### Source records ###
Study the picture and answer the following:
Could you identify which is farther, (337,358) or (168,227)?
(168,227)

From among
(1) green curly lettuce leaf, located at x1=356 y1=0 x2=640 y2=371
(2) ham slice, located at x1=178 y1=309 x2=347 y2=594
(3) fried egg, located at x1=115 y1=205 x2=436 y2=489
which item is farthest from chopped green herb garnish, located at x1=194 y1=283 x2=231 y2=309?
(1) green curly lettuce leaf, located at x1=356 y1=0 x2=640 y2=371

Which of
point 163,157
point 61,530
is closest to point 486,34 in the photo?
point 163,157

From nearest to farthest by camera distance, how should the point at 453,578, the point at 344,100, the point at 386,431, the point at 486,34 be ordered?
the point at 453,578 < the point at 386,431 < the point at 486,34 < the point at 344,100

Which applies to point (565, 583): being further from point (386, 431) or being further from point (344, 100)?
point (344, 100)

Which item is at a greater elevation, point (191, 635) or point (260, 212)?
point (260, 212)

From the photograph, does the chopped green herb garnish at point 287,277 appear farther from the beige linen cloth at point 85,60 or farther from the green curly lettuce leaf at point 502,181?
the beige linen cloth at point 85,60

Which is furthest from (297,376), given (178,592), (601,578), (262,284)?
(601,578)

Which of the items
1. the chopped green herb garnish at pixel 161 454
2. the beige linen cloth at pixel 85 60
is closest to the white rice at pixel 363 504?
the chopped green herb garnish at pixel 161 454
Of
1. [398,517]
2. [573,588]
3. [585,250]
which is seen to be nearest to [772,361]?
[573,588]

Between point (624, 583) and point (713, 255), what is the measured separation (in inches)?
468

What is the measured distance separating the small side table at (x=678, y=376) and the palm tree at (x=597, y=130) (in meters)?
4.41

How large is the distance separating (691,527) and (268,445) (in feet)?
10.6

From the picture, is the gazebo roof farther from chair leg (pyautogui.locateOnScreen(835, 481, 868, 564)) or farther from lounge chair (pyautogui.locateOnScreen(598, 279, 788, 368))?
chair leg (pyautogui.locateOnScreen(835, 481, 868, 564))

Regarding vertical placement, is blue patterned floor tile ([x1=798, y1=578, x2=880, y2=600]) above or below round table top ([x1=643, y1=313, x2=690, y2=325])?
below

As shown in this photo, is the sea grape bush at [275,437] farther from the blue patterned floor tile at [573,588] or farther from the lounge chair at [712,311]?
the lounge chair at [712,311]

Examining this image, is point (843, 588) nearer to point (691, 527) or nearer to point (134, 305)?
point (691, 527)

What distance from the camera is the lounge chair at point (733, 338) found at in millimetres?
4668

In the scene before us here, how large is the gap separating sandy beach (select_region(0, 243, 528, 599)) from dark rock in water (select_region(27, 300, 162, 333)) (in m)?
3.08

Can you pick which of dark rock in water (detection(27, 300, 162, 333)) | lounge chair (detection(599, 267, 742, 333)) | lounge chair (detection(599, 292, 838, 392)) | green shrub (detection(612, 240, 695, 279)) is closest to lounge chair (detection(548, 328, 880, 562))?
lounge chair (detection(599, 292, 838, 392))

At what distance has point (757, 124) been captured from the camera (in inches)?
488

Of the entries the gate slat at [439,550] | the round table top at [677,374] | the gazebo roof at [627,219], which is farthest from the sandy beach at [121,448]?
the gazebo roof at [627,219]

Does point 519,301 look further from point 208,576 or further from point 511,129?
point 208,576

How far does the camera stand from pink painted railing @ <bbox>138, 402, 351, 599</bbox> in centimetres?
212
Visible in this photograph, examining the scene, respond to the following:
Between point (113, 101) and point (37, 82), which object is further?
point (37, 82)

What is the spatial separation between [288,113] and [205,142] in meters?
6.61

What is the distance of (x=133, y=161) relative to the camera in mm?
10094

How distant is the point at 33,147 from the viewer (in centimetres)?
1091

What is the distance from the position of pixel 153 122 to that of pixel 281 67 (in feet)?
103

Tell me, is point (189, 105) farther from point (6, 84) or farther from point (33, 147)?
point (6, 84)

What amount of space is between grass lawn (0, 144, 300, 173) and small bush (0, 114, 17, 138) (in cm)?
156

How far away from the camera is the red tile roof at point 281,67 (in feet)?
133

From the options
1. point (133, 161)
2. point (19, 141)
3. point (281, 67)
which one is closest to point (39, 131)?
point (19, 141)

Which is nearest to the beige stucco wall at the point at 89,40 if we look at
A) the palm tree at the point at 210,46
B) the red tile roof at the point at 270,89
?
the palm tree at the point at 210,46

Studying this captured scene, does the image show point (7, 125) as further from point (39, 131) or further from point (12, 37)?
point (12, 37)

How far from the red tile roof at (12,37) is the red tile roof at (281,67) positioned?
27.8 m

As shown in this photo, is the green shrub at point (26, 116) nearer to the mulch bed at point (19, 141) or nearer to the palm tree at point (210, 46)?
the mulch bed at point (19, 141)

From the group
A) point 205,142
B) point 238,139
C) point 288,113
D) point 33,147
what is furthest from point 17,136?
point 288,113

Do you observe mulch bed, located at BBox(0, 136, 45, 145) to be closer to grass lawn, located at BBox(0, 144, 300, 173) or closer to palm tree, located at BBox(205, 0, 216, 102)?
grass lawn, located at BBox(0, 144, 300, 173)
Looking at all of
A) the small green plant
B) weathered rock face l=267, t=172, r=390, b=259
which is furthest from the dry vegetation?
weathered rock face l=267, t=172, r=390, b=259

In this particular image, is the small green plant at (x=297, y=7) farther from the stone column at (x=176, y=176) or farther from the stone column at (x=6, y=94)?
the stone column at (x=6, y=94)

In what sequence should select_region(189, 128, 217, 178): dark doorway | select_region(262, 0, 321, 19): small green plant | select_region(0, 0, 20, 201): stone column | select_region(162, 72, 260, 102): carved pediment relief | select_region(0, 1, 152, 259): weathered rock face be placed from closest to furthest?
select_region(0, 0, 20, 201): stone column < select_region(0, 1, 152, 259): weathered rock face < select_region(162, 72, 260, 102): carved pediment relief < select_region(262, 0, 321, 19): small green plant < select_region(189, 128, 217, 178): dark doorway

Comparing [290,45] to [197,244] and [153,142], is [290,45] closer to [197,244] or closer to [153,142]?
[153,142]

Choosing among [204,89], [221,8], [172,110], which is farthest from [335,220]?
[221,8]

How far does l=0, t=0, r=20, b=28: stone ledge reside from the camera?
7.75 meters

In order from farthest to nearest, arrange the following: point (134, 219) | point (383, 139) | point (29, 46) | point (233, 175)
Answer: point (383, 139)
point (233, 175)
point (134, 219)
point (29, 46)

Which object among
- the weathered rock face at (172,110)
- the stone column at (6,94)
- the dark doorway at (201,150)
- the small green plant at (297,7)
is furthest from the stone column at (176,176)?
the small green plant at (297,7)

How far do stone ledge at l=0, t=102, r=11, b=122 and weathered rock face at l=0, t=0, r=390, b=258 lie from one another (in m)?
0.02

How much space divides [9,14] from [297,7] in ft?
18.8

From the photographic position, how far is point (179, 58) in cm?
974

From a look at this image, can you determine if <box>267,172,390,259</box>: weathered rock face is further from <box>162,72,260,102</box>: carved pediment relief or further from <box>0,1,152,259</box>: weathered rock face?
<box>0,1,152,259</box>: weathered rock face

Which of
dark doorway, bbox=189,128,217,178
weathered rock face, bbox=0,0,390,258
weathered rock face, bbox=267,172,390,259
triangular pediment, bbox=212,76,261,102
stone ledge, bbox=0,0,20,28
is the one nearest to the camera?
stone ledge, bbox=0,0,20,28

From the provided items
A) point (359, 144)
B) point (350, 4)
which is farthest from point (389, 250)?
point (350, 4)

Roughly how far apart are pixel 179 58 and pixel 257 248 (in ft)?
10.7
###
▶ Aim
Render every line of the items above as a JSON list of strings, one string per line, leaving out the blank lines.

▶ Solution to this task
[
  "Study the picture and answer the following:",
  "Could you identify which is farther, (337,358) or (168,227)?",
  "(168,227)",
  "From among",
  "(1) green curly lettuce leaf, located at x1=356 y1=0 x2=640 y2=371",
  "(2) ham slice, located at x1=178 y1=309 x2=347 y2=594",
  "(3) fried egg, located at x1=115 y1=205 x2=436 y2=489",
  "which item is farthest from chopped green herb garnish, located at x1=194 y1=283 x2=231 y2=309?",
  "(1) green curly lettuce leaf, located at x1=356 y1=0 x2=640 y2=371",
  "Which of",
  "point 163,157",
  "point 61,530",
  "is closest to point 486,34 in the photo?",
  "point 163,157",
  "From nearest to farthest by camera distance, how should the point at 453,578, the point at 344,100, the point at 386,431, the point at 486,34 be ordered?",
  "the point at 453,578 < the point at 386,431 < the point at 486,34 < the point at 344,100",
  "Which applies to point (565, 583): being further from point (386, 431) or being further from point (344, 100)?",
  "point (344, 100)",
  "Which item is at a greater elevation, point (191, 635) or point (260, 212)?",
  "point (260, 212)",
  "From the photograph, does the chopped green herb garnish at point 287,277 appear farther from the beige linen cloth at point 85,60 or farther from the green curly lettuce leaf at point 502,181?",
  "the beige linen cloth at point 85,60",
  "Which is furthest from (297,376), given (178,592), (601,578), (262,284)?",
  "(601,578)",
  "Which of the items",
  "1. the chopped green herb garnish at pixel 161 454",
  "2. the beige linen cloth at pixel 85 60",
  "is closest to the white rice at pixel 363 504?",
  "the chopped green herb garnish at pixel 161 454",
  "Of",
  "1. [398,517]",
  "2. [573,588]",
  "3. [585,250]",
  "which is seen to be nearest to [772,361]?",
  "[573,588]",
  "Between point (624, 583) and point (713, 255), what is the measured separation (in inches)?",
  "468",
  "What is the measured distance separating the small side table at (x=678, y=376) and the palm tree at (x=597, y=130) (in meters)?",
  "4.41",
  "How large is the distance separating (691,527) and (268,445) (in feet)?",
  "10.6",
  "From the picture, is the gazebo roof farther from chair leg (pyautogui.locateOnScreen(835, 481, 868, 564)) or farther from lounge chair (pyautogui.locateOnScreen(598, 279, 788, 368))?",
  "chair leg (pyautogui.locateOnScreen(835, 481, 868, 564))",
  "Regarding vertical placement, is blue patterned floor tile ([x1=798, y1=578, x2=880, y2=600]) above or below round table top ([x1=643, y1=313, x2=690, y2=325])?",
  "below",
  "As shown in this photo, is the sea grape bush at [275,437] farther from the blue patterned floor tile at [573,588] or farther from the lounge chair at [712,311]?",
  "the lounge chair at [712,311]",
  "Examining this image, is point (843, 588) nearer to point (691, 527) or nearer to point (134, 305)?",
  "point (691, 527)",
  "What distance from the camera is the lounge chair at point (733, 338) found at in millimetres?",
  "4668",
  "In the scene before us here, how large is the gap separating sandy beach (select_region(0, 243, 528, 599)) from dark rock in water (select_region(27, 300, 162, 333)) (in m)?",
  "3.08",
  "Can you pick which of dark rock in water (detection(27, 300, 162, 333)) | lounge chair (detection(599, 267, 742, 333)) | lounge chair (detection(599, 292, 838, 392)) | green shrub (detection(612, 240, 695, 279)) is closest to lounge chair (detection(548, 328, 880, 562))?",
  "lounge chair (detection(599, 292, 838, 392))",
  "At what distance has point (757, 124) been captured from the camera (in inches)?",
  "488",
  "Of the entries the gate slat at [439,550] | the round table top at [677,374] | the gazebo roof at [627,219], which is farthest from the sandy beach at [121,448]?",
  "the gazebo roof at [627,219]",
  "Does point 519,301 look further from point 208,576 or further from point 511,129?",
  "point 208,576",
  "How far does the camera stand from pink painted railing @ <bbox>138, 402, 351, 599</bbox> in centimetres?",
  "212",
  "Visible in this photograph, examining the scene, respond to the following:",
  "Between point (113, 101) and point (37, 82), which object is further?",
  "point (37, 82)",
  "What is the spatial separation between [288,113] and [205,142] in meters?",
  "6.61",
  "What is the distance of (x=133, y=161) relative to the camera in mm?",
  "10094",
  "How distant is the point at 33,147 from the viewer (in centimetres)?",
  "1091",
  "What is the distance from the position of pixel 153 122 to that of pixel 281 67 (in feet)?",
  "103",
  "Tell me, is point (189, 105) farther from point (6, 84) or farther from point (33, 147)?",
  "point (6, 84)",
  "What amount of space is between grass lawn (0, 144, 300, 173) and small bush (0, 114, 17, 138) (in cm)?",
  "156",
  "How far away from the camera is the red tile roof at point 281,67 (in feet)?",
  "133",
  "From the options",
  "1. point (133, 161)",
  "2. point (19, 141)",
  "3. point (281, 67)",
  "which one is closest to point (39, 131)?",
  "point (19, 141)",
  "Which is nearest to the beige stucco wall at the point at 89,40 if we look at",
  "A) the palm tree at the point at 210,46",
  "B) the red tile roof at the point at 270,89",
  "?",
  "the palm tree at the point at 210,46",
  "Studying this captured scene, does the image show point (7, 125) as further from point (39, 131) or further from point (12, 37)?",
  "point (12, 37)",
  "How far from the red tile roof at (12,37) is the red tile roof at (281,67) positioned?",
  "27.8 m",
  "As shown in this photo, is the green shrub at point (26, 116) nearer to the mulch bed at point (19, 141) or nearer to the palm tree at point (210, 46)?",
  "the mulch bed at point (19, 141)",
  "From the group",
  "A) point 205,142",
  "B) point 238,139",
  "C) point 288,113",
  "D) point 33,147",
  "what is furthest from point 17,136?",
  "point 288,113",
  "Do you observe mulch bed, located at BBox(0, 136, 45, 145) to be closer to grass lawn, located at BBox(0, 144, 300, 173) or closer to palm tree, located at BBox(205, 0, 216, 102)?",
  "grass lawn, located at BBox(0, 144, 300, 173)",
  "Looking at all of",
  "A) the small green plant",
  "B) weathered rock face l=267, t=172, r=390, b=259",
  "which is furthest from the dry vegetation?",
  "weathered rock face l=267, t=172, r=390, b=259",
  "In this particular image, is the small green plant at (x=297, y=7) farther from the stone column at (x=176, y=176) or farther from the stone column at (x=6, y=94)?",
  "the stone column at (x=6, y=94)",
  "In what sequence should select_region(189, 128, 217, 178): dark doorway | select_region(262, 0, 321, 19): small green plant | select_region(0, 0, 20, 201): stone column | select_region(162, 72, 260, 102): carved pediment relief | select_region(0, 1, 152, 259): weathered rock face be placed from closest to furthest?",
  "select_region(0, 0, 20, 201): stone column < select_region(0, 1, 152, 259): weathered rock face < select_region(162, 72, 260, 102): carved pediment relief < select_region(262, 0, 321, 19): small green plant < select_region(189, 128, 217, 178): dark doorway",
  "Comparing [290,45] to [197,244] and [153,142], is [290,45] closer to [197,244] or closer to [153,142]?",
  "[153,142]",
  "Choosing among [204,89], [221,8], [172,110], which is farthest from [335,220]?",
  "[221,8]",
  "How far does l=0, t=0, r=20, b=28: stone ledge reside from the camera?",
  "7.75 meters",
  "In order from farthest to nearest, arrange the following: point (134, 219) | point (383, 139) | point (29, 46) | point (233, 175)",
  "Answer: point (383, 139)",
  "point (233, 175)",
  "point (134, 219)",
  "point (29, 46)",
  "Which object among",
  "- the weathered rock face at (172,110)",
  "- the stone column at (6,94)",
  "- the dark doorway at (201,150)",
  "- the small green plant at (297,7)",
  "is furthest from the stone column at (176,176)?",
  "the small green plant at (297,7)",
  "How far do stone ledge at l=0, t=102, r=11, b=122 and weathered rock face at l=0, t=0, r=390, b=258 lie from one another (in m)?",
  "0.02",
  "How much space divides [9,14] from [297,7] in ft?",
  "18.8",
  "From the photographic position, how far is point (179, 58) in cm?",
  "974",
  "From a look at this image, can you determine if <box>267,172,390,259</box>: weathered rock face is further from <box>162,72,260,102</box>: carved pediment relief or further from <box>0,1,152,259</box>: weathered rock face?",
  "<box>0,1,152,259</box>: weathered rock face",
  "Which of",
  "dark doorway, bbox=189,128,217,178",
  "weathered rock face, bbox=0,0,390,258",
  "weathered rock face, bbox=267,172,390,259",
  "triangular pediment, bbox=212,76,261,102",
  "stone ledge, bbox=0,0,20,28",
  "is the one nearest to the camera?",
  "stone ledge, bbox=0,0,20,28",
  "From the provided items",
  "A) point (359, 144)",
  "B) point (350, 4)",
  "which is farthest from point (389, 250)?",
  "point (350, 4)",
  "Roughly how far apart are pixel 179 58 and pixel 257 248 (in ft)?",
  "10.7"
]